START

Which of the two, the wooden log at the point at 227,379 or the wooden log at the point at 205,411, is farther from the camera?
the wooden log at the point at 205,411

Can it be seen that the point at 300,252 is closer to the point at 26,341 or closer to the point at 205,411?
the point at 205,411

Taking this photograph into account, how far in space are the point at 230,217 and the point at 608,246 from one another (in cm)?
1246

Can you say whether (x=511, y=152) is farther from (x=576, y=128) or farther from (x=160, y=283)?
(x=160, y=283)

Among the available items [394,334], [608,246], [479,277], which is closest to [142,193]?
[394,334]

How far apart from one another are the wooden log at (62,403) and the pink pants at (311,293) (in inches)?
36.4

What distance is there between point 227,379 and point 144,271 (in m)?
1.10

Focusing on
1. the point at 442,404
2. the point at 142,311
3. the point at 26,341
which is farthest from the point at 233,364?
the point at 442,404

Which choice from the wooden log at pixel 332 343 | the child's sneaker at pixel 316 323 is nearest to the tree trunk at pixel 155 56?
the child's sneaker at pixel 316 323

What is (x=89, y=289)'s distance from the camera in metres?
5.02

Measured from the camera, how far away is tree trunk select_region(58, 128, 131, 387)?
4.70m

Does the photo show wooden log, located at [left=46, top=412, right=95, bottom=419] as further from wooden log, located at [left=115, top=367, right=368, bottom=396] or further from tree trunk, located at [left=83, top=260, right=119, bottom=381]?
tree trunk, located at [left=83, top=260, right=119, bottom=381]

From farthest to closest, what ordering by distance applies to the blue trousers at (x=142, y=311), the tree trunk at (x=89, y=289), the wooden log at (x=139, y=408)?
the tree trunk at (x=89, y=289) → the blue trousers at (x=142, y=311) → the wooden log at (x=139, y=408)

END
START

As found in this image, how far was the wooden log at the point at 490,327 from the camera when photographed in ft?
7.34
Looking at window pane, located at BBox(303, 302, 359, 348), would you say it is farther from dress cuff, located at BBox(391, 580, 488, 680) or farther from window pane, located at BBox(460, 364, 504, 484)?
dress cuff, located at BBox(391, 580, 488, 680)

END

• **Directive**
Update the listing section above that opens with the line containing "From farthest to" and closes with the line containing "the tree trunk at (x=89, y=289) →", using "sequence" in place of "ordering". Return only those lines, with nothing else altered.

• **Written answer**
From farthest to closest, what sequence by distance applies to the blue trousers at (x=142, y=311), the tree trunk at (x=89, y=289), the wooden log at (x=139, y=408)?
the tree trunk at (x=89, y=289) → the blue trousers at (x=142, y=311) → the wooden log at (x=139, y=408)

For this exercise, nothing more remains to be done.